Rafael López Aliaga es el flamante alcalde de Lima, pero todavía se comporta como un eterno candidato a la Presidencia de la República, lo que insinúa un panorama crispado para los próximos años en perjuicio de la ciudad más importante del país.
“No extiendo la mano a corruptos”, ha sido la frase de López Aliaga para la tribuna, en directa referencia al presidente Pedro Castillo. Y sus seguidores le han respondido con aplausos a rabiar, un termómetro que marcará la temperatura de su agenda bélica.
Lo que todavía no percibe el futuro burgomaestre es que el 2023 iniciará su gestión cuesta arriba, con una mayoría en contra (más del 70% no lo escogió) y un Urresti con la sangre en el ojo al haber perdido por menos de 50 mil votos. ¿No es acaso mejor enfocarse en la concertación?
Otro error del líder de Renovación Popular es minimizar el financiamiento que le corresponde a Lima. No es que le debe rogar al Ministerio de Economía y Finanzas (MEF) por el presupuesto anual, una cifra que se arma de manera técnica, pero una pelea tonta solo perjudica a los ciudadanos.
Era evidente que el electo alcalde de Lima iba a enfilar sus dardos contra palacio de gobierno por su pretensión de llegar al sillón de Pizarro, ante un posible adelanto de elecciones.
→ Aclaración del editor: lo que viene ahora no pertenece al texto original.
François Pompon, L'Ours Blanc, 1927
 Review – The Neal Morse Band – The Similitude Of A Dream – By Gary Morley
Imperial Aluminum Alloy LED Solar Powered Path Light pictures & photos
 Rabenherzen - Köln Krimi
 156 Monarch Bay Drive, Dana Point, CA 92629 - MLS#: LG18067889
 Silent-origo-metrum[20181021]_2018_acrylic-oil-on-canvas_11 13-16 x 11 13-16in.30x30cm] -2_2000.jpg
Y una muestra es su pronta presencia en el Congreso de la República, donde está la mayoría de sus aliados políticos.
Pronto, López Aliaga se dará cuenta que es fácil ser crítico, un palco cómodo donde se destruye verbalmente al oponente, y que los gestos de campaña, como recorrer cerros y abrazar a la gente, deberán canjearse por gestión municipal.